====== Selected excerpt
A UA Little Rock graduate student has been honored with an award that will help expand her knowledge of gifted and talented education.

The National Association for Gifted Children (NAGC), the nation’s leading organization focused on the needs of gifted and talented children, has awarded Lauren Smithey, a graduate student from Cabot, Arkansas, the Javits-Frasier Scholar Award.

The Javits-Frasier Scholars Program is a unique professional development opportunity for teachers, school counselors/psychologists, and others who work in Title I schools and are passionate about helping all gifted children. The program provides scholars with a travel stipend and complimentary registration to attend the NAGC Annual Convention, a professional mentor from the NAGC community, and a two-year membership to the NAGC.
============
====== Dataset entries
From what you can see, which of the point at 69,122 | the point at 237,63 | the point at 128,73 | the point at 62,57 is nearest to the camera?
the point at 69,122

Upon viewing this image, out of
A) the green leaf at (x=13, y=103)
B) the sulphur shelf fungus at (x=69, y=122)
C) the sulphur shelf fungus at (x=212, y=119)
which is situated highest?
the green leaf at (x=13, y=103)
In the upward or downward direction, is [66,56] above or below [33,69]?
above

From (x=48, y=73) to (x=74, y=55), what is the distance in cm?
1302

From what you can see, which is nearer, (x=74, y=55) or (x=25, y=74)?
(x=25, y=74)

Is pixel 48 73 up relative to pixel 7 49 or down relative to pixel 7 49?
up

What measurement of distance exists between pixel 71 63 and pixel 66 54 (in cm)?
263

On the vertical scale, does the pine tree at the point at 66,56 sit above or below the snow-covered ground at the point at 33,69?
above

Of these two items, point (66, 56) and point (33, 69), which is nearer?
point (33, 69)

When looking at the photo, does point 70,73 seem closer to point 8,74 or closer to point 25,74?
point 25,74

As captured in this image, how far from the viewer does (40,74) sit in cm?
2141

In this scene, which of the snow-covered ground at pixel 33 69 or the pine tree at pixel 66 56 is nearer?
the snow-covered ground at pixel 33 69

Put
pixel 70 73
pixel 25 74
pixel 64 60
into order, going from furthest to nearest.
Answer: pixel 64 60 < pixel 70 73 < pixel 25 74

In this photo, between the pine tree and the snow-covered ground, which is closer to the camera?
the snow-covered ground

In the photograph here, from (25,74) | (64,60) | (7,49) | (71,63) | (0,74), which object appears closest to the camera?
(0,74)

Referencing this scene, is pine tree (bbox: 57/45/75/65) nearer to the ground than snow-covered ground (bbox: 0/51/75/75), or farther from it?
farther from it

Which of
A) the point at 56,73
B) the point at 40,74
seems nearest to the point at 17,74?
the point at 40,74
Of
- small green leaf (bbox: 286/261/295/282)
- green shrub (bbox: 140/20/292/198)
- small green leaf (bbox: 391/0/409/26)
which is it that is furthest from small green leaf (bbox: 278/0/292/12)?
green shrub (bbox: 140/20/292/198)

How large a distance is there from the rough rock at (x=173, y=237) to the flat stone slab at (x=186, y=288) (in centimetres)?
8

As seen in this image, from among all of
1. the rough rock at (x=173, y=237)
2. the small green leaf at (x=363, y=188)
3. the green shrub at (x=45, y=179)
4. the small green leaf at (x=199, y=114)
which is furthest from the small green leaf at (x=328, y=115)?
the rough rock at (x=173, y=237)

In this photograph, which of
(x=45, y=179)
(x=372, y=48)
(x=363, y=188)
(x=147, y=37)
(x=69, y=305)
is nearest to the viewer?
============
What the task requires: Reproduce the text of the award announcement above, between "The National Association" and "to the NAGC.", inclusive.

Full response:
The National Association for Gifted Children (NAGC), the nation’s leading organization focused on the needs of gifted and talented children, has awarded Lauren Smithey, a graduate student from Cabot, Arkansas, the Javits-Frasier Scholar Award.

The Javits-Frasier Scholars Program is a unique professional development opportunity for teachers, school counselors/psychologists, and others who work in Title I schools and are passionate about helping all gifted children. The program provides scholars with a travel stipend and complimentary registration to attend the NAGC Annual Convention, a professional mentor from the NAGC community, and a two-year membership to the NAGC.